A Famous street artist Shephard Fairey created the Hope poster during President Obama’s first run for presidential election in 2008. The design rapidly became a symbol for Obama’s campaign, technically independent of the campaign but with its approval. In January 2009, the photograph on which Fairey allegedly based the design was revealed by the Associated Press as one shot by AP freelancer Mannie Garcia — with the AP demanding compensation for its use in Fairey’s work.
Fairey responded with the defense of fair use, claiming his work didn’t reduce the value of the original photograph. The artist and the AP press came to a private settlement in January 2011, part of which included a split in the profits for the work.
Although the case did not go to trial, this case created a lot of discourse around the value of work in these copyright battles. It’s unlikely that Garcia’s work could have ever reached the level of fame it did, if not for Fairey’s poster. Garcia himself stated he was ”so proud of the photograph and that Fairey did what he did artistically with it, and the effect it has had,” but still had a problem with the fact that Fairey took the image without permission and without credit for it’s originator.
In 2004, a Kenyan company Alternative Media sued for injunctive relief against Safaricom Ltd for copyright infringement on its design. The design which was modeled on a campaign against the spread of HIV/AIDS had been submitted to Safaricom as a proposal to be used on their 250 airtime scratch cards.
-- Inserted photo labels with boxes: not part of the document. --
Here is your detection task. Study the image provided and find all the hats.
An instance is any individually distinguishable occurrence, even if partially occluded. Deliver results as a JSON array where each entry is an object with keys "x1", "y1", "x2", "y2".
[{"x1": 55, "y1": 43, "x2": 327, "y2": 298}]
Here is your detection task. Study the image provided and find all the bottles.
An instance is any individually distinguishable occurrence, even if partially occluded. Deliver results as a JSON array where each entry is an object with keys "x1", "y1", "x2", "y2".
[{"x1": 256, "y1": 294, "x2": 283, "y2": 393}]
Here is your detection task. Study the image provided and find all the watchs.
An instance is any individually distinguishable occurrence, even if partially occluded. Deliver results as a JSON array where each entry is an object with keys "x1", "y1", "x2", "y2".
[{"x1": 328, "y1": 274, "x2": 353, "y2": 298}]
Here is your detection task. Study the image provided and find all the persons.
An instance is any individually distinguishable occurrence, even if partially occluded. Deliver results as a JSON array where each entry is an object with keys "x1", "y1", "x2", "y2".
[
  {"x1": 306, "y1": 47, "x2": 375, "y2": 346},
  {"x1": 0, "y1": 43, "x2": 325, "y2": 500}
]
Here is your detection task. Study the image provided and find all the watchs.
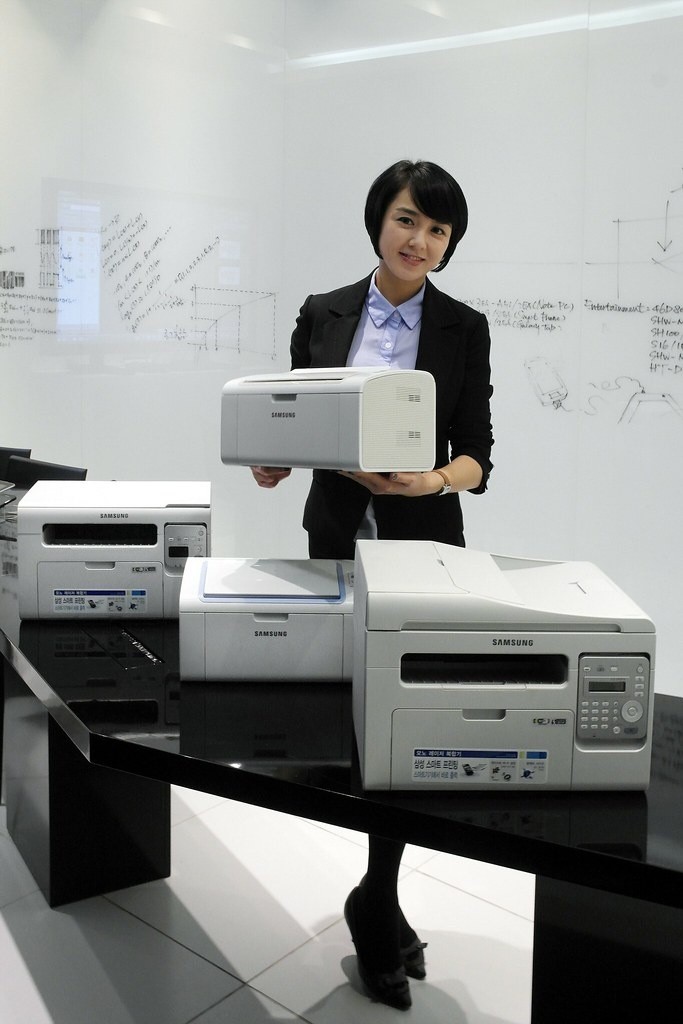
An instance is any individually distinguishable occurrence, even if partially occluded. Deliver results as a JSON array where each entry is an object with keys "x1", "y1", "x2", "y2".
[{"x1": 432, "y1": 470, "x2": 451, "y2": 497}]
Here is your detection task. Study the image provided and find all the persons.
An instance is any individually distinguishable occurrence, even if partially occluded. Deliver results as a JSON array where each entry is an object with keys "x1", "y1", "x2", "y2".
[{"x1": 249, "y1": 160, "x2": 495, "y2": 1006}]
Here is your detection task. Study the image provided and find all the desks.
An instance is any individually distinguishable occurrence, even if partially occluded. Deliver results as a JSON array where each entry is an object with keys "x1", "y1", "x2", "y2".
[{"x1": 0, "y1": 485, "x2": 683, "y2": 1024}]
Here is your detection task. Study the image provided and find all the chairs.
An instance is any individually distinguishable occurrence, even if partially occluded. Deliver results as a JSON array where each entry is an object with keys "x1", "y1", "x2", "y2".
[{"x1": 0, "y1": 446, "x2": 88, "y2": 487}]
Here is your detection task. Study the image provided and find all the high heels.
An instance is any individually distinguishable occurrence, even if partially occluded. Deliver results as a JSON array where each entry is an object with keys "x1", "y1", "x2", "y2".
[
  {"x1": 359, "y1": 873, "x2": 429, "y2": 980},
  {"x1": 344, "y1": 886, "x2": 412, "y2": 1010}
]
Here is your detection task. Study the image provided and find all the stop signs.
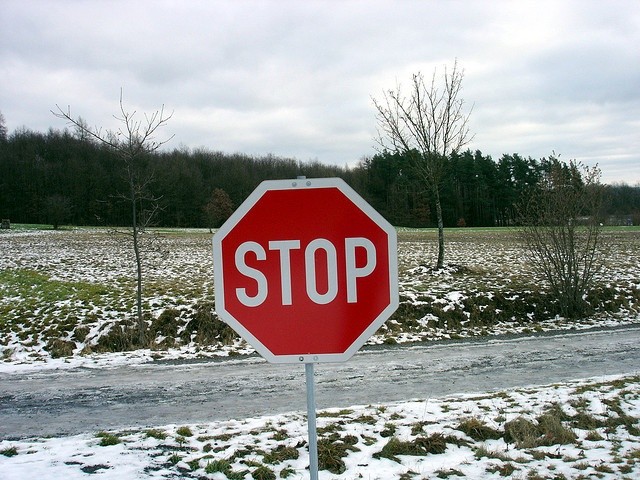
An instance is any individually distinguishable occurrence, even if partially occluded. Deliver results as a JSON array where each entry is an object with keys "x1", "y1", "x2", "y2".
[{"x1": 213, "y1": 178, "x2": 399, "y2": 363}]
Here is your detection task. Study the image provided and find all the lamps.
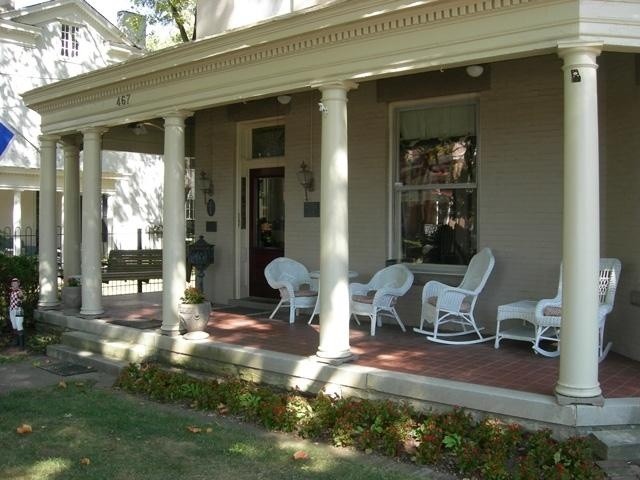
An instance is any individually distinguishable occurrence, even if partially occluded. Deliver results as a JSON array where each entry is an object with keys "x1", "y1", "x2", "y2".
[
  {"x1": 197, "y1": 170, "x2": 214, "y2": 197},
  {"x1": 466, "y1": 64, "x2": 485, "y2": 78},
  {"x1": 295, "y1": 160, "x2": 315, "y2": 194},
  {"x1": 277, "y1": 94, "x2": 293, "y2": 105}
]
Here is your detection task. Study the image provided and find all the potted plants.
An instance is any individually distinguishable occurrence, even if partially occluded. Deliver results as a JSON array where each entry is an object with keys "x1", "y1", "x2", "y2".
[
  {"x1": 60, "y1": 278, "x2": 82, "y2": 312},
  {"x1": 178, "y1": 284, "x2": 212, "y2": 339}
]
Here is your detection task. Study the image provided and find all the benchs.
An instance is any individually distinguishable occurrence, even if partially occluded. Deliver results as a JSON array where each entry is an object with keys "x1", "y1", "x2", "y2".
[{"x1": 101, "y1": 248, "x2": 162, "y2": 282}]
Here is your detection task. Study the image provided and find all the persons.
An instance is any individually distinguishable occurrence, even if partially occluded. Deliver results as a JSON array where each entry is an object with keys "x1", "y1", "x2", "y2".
[{"x1": 7, "y1": 278, "x2": 26, "y2": 353}]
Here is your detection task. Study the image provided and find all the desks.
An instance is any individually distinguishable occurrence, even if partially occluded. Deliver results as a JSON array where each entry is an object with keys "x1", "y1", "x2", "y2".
[{"x1": 494, "y1": 298, "x2": 560, "y2": 350}]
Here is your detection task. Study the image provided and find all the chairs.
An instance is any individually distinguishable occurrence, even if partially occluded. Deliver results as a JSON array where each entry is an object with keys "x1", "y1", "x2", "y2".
[
  {"x1": 349, "y1": 263, "x2": 415, "y2": 336},
  {"x1": 264, "y1": 256, "x2": 318, "y2": 325},
  {"x1": 412, "y1": 247, "x2": 496, "y2": 345},
  {"x1": 531, "y1": 257, "x2": 623, "y2": 365}
]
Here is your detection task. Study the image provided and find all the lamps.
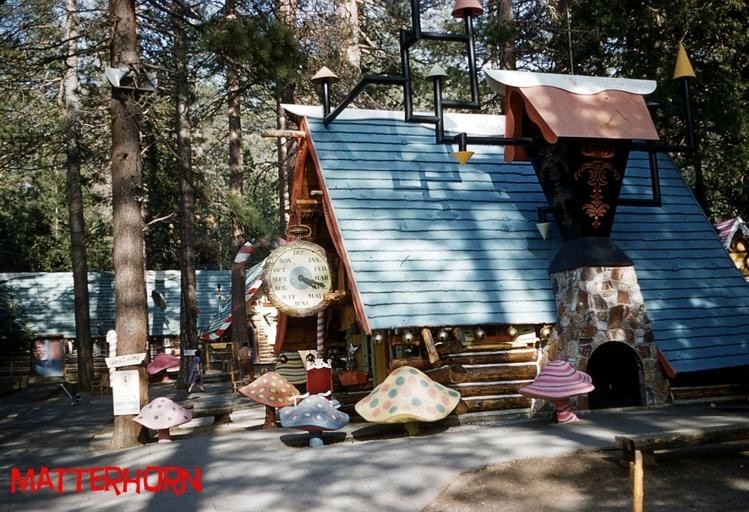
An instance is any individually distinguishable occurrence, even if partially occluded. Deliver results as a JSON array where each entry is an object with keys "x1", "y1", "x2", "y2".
[{"x1": 103, "y1": 64, "x2": 135, "y2": 90}]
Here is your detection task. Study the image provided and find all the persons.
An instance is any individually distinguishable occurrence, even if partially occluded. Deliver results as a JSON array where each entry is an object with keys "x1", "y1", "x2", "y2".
[
  {"x1": 186, "y1": 349, "x2": 206, "y2": 394},
  {"x1": 237, "y1": 342, "x2": 254, "y2": 380}
]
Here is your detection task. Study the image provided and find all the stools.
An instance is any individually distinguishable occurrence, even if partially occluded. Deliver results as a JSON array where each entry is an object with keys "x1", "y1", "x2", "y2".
[
  {"x1": 26, "y1": 377, "x2": 74, "y2": 413},
  {"x1": 233, "y1": 380, "x2": 249, "y2": 401},
  {"x1": 90, "y1": 375, "x2": 106, "y2": 398}
]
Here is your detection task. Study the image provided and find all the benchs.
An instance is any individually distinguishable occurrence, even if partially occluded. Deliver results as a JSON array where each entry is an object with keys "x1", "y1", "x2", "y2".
[
  {"x1": 614, "y1": 419, "x2": 749, "y2": 511},
  {"x1": 180, "y1": 405, "x2": 233, "y2": 425}
]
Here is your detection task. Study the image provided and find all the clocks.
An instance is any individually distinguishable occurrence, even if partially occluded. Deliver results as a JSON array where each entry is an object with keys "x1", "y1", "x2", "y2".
[{"x1": 262, "y1": 240, "x2": 336, "y2": 319}]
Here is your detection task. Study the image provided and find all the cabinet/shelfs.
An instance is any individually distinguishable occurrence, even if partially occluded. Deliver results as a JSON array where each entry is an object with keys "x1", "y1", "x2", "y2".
[{"x1": 202, "y1": 342, "x2": 234, "y2": 376}]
Safaricom had turned down Alternative Media’s proposal but later used an almost similar design to it, in its airtime scratch cards with intention to run the campaign. Although the Kenyan courts agreed that the defendant had indeed infringed on the plaintiff’s copyright because the design they used on their airtime scratch cards was substantially the same as the one submitted by the plaintiff to them as a proposal; the court was however reluctant to grant the plaintiff the desired interlocutory injunction stating that the defendant being a major stakeholder in the country’s telecommunication industry and that an injunction will hamper an integral part of the county’s economy.

That is not to say that Uganda is completely in the dark. We have had a number of jurisprudence concerning copyright in the music industry. Most of these cases have been championed by the effort of Uganda Performing Rights Society (UPRS). UPRS has done a commendable job in protecting the rights of its members. It’s the photography, design and modeling industry that still lags behind. In 2013, a group of young entrepreneurs T/A Urbane Entertainment sued Nile Breweries Ltd for Copyright infringement for the unauthorized use of their copyrighted material.

Urbane Entertainment claimed to have come up with a TV production for a Music Video Awards show, which they pitched to Club Beer. They further claimed that Club, in circumstances similar to the Kenyan case, copied their idea and hosted the Club Video Music Awards. Although this case was settled at mediation, it shed some light on the level of impunity with which copyright infringement takes place.
Not until the victims bring unauthorized users of their work to book will we see a change. We still see so many downloaded images on billboards that are used to advertise even the most mundane of items. However, most of these images are used without credit to the author. This can only mean that the authors haven’t woken up to smell the coffee or they do not know that they have a cause of action against the users of such work. The lesson from the cases is clear, when using someone else’s work, make sure everyone knows the source.